Connemara to Clare Island

On the way to where we would catch the ferry to Clare Island, we stopped at another craft shop. From its car-park we had this superb view of the Connemara Mountains. At this point I noticed that my camera's battery was losing its charge. I'd fully charged it before leaving home, so I hadn't brought the charger with me. This meant that I would not be taking many more photo's.
The craft shop had a very large display of woolen garments, and the brands and names of producers was becoming familiar. This was one of the few shops that included a small gallery for paintings. They seemed quite expensive. I'm not sure whether or not the work sells, but I noticed on subsequent occasions that high prices were asked for very average work. I settled for a tin whistle in anticipation that I might play it later for the forthcoming fashion show on Clare Island.

We continued our journey to the south side of Ireland's longest sea loch, Killary Harbour, a fjord that had a number of salmon farms scattered along its considerable length. At the head of the fjord was the small town of Leenane, described as 'the gateway to Connemara'. At the Cultural Centre, here was yet another craft shop, specialising in woolen goods and yarns - The Leenane Sheep & Wool Centre.
Again, there were some overpriced average paintings for sale, but this time the exhibition in the 'Art Corridor' was lifted by some interesting digital images of collages. At the entrance end was an exhibition area with spinning wheels, examples of natural dyeing processes, and a DVD explaining the history of the local woolen industry. Gille insisted on hearing this in Gaelic, which pissed me off because it was a pointless waste of my time to glean any understanding from it. Instead, I studied the photo's and descriptions of the various breeds that had been cross-bred with the local indigenous sheep. These seemed to look very similar to the Scottish Blackface; I think they call them Mountain Blackface. It transpires that the centre is trying to preserve what's left of the original gene pool of the indigenous beast after 500 years of  experimental breeding. Back in the main shop area, we got into a stimulating conversation with Orla, sister-in law to Gregg, the centre's manager. She could talk forever and with great passion about any and every aspect of sheep rearing and wool. Time flew by before realising that we needed to be sure about catching a ferry to Clare Island.
Two Irish walkers in a Irish forest saw a large hole in the undergrowth. It was so deep they couldn't see the bottom, so they looked around for a stone and found a huge rock which they were just able to carry between them.  They dropped it into the hole and started to count the passing seconds as they waited for the crash.  Suddenly, a sheep came rushing towards them with a fierce look on its face, ran at full speed between the two men and dived straight into the hole. Needless to say the two men were perplexed and just them a farmer came along.  They told him that a sheep had just run straight at them and then dived into the hole.

"Can't be mine" said the farmer, "My sheep is tied to large rock over there!
After following the north side of Killary habour we headed for Louisville, an attractive village which is the nearest settlement to the ferry for Clare Island. On the way there we were intrigued to see a rusting remains of a small coaster, slightly larger than a Clyde Puffer. This was the last time I was able to use my camera.

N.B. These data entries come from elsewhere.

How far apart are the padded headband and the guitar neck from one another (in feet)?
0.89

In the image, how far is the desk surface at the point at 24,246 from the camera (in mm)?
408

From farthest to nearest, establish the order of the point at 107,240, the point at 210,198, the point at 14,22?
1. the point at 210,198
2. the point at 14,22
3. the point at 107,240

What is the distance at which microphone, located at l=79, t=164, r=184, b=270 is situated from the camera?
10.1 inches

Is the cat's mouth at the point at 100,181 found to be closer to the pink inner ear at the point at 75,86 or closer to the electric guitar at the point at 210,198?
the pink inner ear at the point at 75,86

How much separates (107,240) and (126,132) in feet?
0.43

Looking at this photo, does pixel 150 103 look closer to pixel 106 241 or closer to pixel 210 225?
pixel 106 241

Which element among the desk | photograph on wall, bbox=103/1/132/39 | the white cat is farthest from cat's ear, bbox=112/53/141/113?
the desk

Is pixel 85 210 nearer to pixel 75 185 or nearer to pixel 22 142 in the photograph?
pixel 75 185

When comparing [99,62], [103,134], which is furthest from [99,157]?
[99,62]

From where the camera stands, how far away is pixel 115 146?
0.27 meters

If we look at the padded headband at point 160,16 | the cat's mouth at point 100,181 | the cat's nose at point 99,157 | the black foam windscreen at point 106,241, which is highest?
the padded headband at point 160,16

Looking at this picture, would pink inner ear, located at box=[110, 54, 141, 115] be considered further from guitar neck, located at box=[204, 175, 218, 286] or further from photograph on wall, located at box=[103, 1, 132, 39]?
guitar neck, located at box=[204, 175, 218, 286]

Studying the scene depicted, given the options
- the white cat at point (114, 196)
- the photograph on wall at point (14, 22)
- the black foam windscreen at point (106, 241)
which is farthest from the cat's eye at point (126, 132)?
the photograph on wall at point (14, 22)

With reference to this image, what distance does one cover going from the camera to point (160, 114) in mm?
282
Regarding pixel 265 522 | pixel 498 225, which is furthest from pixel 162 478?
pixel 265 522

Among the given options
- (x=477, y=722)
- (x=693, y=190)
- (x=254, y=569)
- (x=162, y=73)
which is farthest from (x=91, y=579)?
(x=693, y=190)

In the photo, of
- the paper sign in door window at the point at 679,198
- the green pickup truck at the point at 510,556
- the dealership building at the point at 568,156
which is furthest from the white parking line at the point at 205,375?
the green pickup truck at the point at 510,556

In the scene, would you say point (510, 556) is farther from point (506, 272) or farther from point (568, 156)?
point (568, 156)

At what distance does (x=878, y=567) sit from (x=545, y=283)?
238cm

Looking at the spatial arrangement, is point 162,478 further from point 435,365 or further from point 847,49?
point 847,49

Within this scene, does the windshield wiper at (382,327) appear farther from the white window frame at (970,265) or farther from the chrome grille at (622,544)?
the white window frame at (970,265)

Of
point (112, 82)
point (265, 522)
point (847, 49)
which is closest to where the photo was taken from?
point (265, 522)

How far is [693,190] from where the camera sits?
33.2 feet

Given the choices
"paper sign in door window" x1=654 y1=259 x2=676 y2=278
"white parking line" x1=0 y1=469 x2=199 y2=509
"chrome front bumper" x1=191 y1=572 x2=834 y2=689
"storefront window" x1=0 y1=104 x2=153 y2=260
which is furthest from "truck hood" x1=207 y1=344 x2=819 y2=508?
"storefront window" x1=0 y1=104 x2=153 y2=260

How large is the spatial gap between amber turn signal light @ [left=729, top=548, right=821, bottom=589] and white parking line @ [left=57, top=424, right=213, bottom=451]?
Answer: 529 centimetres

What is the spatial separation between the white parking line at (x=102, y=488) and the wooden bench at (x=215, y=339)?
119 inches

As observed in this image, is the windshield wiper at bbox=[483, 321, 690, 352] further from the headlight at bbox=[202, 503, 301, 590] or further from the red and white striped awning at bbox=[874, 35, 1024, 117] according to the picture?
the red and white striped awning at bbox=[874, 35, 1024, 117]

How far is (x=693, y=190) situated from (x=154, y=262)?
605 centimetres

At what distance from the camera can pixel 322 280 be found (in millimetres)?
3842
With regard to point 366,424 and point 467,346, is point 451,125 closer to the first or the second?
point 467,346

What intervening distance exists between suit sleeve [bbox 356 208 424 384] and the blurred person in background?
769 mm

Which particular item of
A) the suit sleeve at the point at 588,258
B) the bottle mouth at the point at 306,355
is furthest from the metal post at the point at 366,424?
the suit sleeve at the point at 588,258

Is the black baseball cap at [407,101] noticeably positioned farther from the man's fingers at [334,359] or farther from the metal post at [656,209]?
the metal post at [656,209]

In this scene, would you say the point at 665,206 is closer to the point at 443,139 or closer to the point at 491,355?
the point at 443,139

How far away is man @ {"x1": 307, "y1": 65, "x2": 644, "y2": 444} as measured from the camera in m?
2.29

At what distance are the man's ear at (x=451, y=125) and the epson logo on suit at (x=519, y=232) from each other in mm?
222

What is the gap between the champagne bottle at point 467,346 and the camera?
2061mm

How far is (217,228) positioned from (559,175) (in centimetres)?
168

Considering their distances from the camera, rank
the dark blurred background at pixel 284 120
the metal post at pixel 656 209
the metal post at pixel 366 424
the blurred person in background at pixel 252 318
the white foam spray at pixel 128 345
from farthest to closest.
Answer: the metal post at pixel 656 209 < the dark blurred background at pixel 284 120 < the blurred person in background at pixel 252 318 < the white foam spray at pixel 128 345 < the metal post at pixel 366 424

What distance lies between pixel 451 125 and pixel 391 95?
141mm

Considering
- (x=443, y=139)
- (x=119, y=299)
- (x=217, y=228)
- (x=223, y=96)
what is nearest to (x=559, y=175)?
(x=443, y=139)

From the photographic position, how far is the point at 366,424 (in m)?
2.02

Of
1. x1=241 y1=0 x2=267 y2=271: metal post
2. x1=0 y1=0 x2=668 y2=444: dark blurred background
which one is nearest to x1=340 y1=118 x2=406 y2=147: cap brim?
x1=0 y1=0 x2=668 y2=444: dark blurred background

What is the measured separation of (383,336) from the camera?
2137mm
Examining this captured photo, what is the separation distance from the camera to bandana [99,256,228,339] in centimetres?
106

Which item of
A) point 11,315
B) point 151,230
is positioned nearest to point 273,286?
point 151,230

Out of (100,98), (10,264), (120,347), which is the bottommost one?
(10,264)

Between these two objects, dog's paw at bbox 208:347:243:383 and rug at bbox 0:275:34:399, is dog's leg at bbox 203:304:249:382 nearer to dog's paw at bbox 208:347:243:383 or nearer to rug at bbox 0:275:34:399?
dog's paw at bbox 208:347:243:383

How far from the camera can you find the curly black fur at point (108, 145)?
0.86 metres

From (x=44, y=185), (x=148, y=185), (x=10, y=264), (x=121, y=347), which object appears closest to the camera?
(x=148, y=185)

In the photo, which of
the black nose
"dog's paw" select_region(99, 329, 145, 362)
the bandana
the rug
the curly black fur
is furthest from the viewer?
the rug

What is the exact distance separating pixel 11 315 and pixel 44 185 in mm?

At Louisville, we found a good coffee house that didn't mind us preparing for the fashion show. Timing was going to be tight. We would only have a couple of hours on the island befor the event was due to start. I volunteered to create a basic setting. Martin rang ahead and asked for some lighting and a promise of some flipchart paper. I scoured the village shops for any art materials, returning with string, marker-pens and sticky tape. I had a go at drawing on a page from my notebook where I'd rubbed in some peat, suggesting some images locked in. I would also use a piece of salt-bleached driftwood that I'd found on a beach.

As ready as we would ever be, we parked-up at the ferry and waited to embark. There was a good sea running on the Force 6 westerly. We saw a small craft approaching through the spume, sometimes disappearing from view in the swell. other times encompassed in white spray. This was our ferry. Unable to board from the quay wall because of the swell and the pitching, she was brought alongside a larger ferry, a procedure which saw two strands of the mooring rope snap. We boarded eventually along with other passengers, bikes and the driftwood, and had an exhilarating passage over through fresh white spray.